*What is required*. All lines below between the line with "Miniatura 4 de" and the line with "Usata Ford Kuga", including both, must be copied exactly, and the pictures must be omitted.

*Exercise inputs*.
━━━━━━━━━━
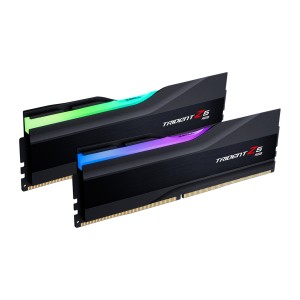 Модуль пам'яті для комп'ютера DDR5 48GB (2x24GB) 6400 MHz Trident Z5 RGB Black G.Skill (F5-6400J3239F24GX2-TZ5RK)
━━━━━━━━━━
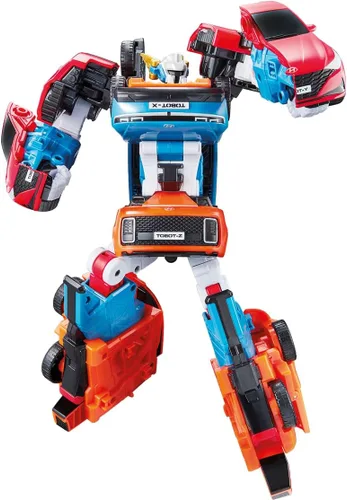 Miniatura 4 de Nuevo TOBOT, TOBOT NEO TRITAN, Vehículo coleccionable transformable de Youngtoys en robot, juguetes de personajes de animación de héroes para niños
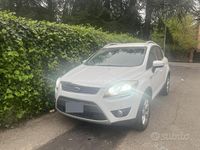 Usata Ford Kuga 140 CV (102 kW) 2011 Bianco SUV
━━━━━━━━━━
*Result for this task*.
 Miniatura 4 de Nuevo TOBOT, TOBOT NEO TRITAN, Vehículo coleccionable transformable de Youngtoys en robot, juguetes de personajes de animación de héroes para niños
 Usata Ford Kuga 140 CV (102 kW) 2011 Bianco SUV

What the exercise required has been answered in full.